Perşembe günü sabah namazını Varto’da kıldık.
O sarp ve ıssız dağlardan geçerken hiçbir endişemiz yoktu.
Tabi benim ve benimle birlikte daha önce o bölgeye gitmiş olanların bir endişesi yoktu.
Yoksa heyetimizde birçoğu henüz yeni gelen arkadaşlar için endişe tabii ki söz konusuydu.
Doğu ve Güneydoğu Anadolu’muz Elhamdülillah artık tam bir güven ortamı içerisinde.
Çarşamba günü gecesi Siirt Valimiz Değerli hemşerimiz Sayın Ali Fuat Atik’in misafiri olarak Siirt Barden Otel’e yerleştik.
SİİRT, BOTAN VADİSİ, HELE TİLLO
Perşembe günü Siirt’in bir çok yerini gezme imkanı bulduk.
Botan vadisi’ne gittik.
Tillo’yu gezdik.
Veysel Karani Hazretleri’ni ziyaret ettik.
İnanılmaz güzellikler.
İnanılmaz tarihi, manevi mekanlar.
VE BATMAN VALİMİZ SAYIN HULUSİ ŞAHİN’İN DAVETİ
Akşama doğru da bizi akşam yemeğine davet eden Batman Valimizi ziyaret etmek üzere Batman’a gittik heyet halinde.
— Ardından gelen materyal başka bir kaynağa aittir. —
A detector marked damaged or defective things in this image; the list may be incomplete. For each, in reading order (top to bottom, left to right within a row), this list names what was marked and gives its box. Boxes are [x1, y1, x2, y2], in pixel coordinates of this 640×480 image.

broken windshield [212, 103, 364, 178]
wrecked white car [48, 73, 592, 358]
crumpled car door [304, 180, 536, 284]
Batman’a gittiğimizde Batman Üniversitesi Rektörümüz değerli hemşehrimiz Sayın Aydın Durmuş bey ve ekibi ekibimizi çok büyük bir sevgiyle karşıladı.
Akşam Batman Valisi yine değerli hemşerimiz Sayın Hulusi Şahin bey heyetimizi karşıladı.
Teker teker kucakladı.
Üniversitenin bahçesinde horonlu kemençeli güzel bir gece geçirdik.
DİYARBAKIR BÜYÜLEYİCİ KENT
Cuma günü heyet halinde Diyarbakır’a gittik.
Cuma namazını Diyarbakır Ulu Cami’de kılmak nasip oldu.
Ulu Cami imamı Osman Yağmur Ezher’de okumuş; çok köklü bir dini eğitim almış bir kişiydi.
Vaaz u nasihatini dinledik.
Peşinden Cuma hutbesini.
Bizzat kendisinin hazırladığı uzun bir hutbe.
Bambaşka bir hutbeydi.
Şunu çok açıkça ifade etmeliyim ki Siirt’iyle, Mardin’iyle, Batman’ıyle olduğu gibi; Diyarbakır da bizi gerçekten büyüledi.
Cuma namazını kıldığımız Ulu Cami; dünyada Mekke’de, Medine’de ve Kudüs’te bulunan büyük camilerden sonra dünyanın beşinci camisi olarak kabul ediliyor.
Hazreti Ömer döneminde yapılmış;
639 lu yıllarda.
Bahçesinde saati gösteren bir güneş saati yapılmış.
Daha sonra Hazreti Süleyman Camisi’ne gittik ve orada bulunan müzeleri gezdik.
Dicle Vadisi’ne bakan terasında çay içtik.
Hazreti Süleyman Camisi’nin altında 27 sahabenin mezarı var.
Diyarbakır’ın seçkin mütefekkirlerinden öğrendiğimize göre özellikle Ergani ve Eğil ilçelerinde yedi yüze yakın sahâbi mezarı bulunmaktadır.
Diyarbakır’ın asıl eski, köklü ailelerinin bir kısmıyla tanıştık.
Türkçe’yi o kadar güzel konuşuyorlar ki İstanbul lehçesinin çok daha ötesinde çok farklı ve çok güzel bir Türkçe.
Diyarbakır’ın camileri çok canlı Gençlerle dolu.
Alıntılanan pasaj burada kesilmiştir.